[DIRECTIONS]:
Please present the entries below as a numbered list, dropping any blank lines and leaving out the pictures.
####
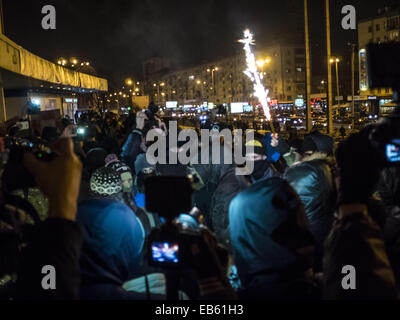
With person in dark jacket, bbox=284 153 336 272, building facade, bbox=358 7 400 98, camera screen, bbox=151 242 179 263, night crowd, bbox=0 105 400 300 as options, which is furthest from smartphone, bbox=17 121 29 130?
building facade, bbox=358 7 400 98

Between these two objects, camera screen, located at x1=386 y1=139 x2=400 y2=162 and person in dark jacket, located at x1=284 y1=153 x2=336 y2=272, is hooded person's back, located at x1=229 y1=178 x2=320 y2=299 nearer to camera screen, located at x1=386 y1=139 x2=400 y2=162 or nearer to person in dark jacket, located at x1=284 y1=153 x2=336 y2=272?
camera screen, located at x1=386 y1=139 x2=400 y2=162

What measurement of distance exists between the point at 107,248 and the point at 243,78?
9556 cm

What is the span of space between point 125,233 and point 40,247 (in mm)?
646

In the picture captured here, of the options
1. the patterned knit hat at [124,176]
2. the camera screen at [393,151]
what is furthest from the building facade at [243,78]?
the camera screen at [393,151]

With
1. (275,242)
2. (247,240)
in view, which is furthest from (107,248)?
(275,242)

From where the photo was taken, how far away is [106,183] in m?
3.87

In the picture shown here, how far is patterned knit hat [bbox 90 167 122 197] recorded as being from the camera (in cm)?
387

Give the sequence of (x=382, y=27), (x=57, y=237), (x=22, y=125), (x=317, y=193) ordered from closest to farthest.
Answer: (x=57, y=237) → (x=317, y=193) → (x=22, y=125) → (x=382, y=27)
####
[RESULT OF THE TASK]:
1. With person in dark jacket, bbox=284 153 336 272, building facade, bbox=358 7 400 98, camera screen, bbox=151 242 179 263, night crowd, bbox=0 105 400 300 as options, which is furthest from smartphone, bbox=17 121 29 130?
2. building facade, bbox=358 7 400 98
3. Between these two objects, camera screen, located at x1=386 y1=139 x2=400 y2=162 and person in dark jacket, located at x1=284 y1=153 x2=336 y2=272, is hooded person's back, located at x1=229 y1=178 x2=320 y2=299 nearer to camera screen, located at x1=386 y1=139 x2=400 y2=162 or nearer to person in dark jacket, located at x1=284 y1=153 x2=336 y2=272?
4. camera screen, located at x1=386 y1=139 x2=400 y2=162
5. What measurement of distance exists between the point at 107,248 and the point at 243,78?
6. 9556 cm
7. What is the span of space between point 125,233 and point 40,247 (in mm)?
8. 646
9. In the picture captured here, of the options
10. 1. the patterned knit hat at [124,176]
11. 2. the camera screen at [393,151]
12. what is furthest from the building facade at [243,78]?
13. the camera screen at [393,151]
14. With
15. 1. (275,242)
16. 2. (247,240)
17. in view, which is furthest from (107,248)?
18. (275,242)
19. From where the photo was taken, how far away is [106,183] in m?
20. 3.87
21. In the picture shown here, how far is patterned knit hat [bbox 90 167 122 197] recorded as being from the camera (in cm)?
22. 387
23. Give the sequence of (x=382, y=27), (x=57, y=237), (x=22, y=125), (x=317, y=193) ordered from closest to farthest.
24. Answer: (x=57, y=237) → (x=317, y=193) → (x=22, y=125) → (x=382, y=27)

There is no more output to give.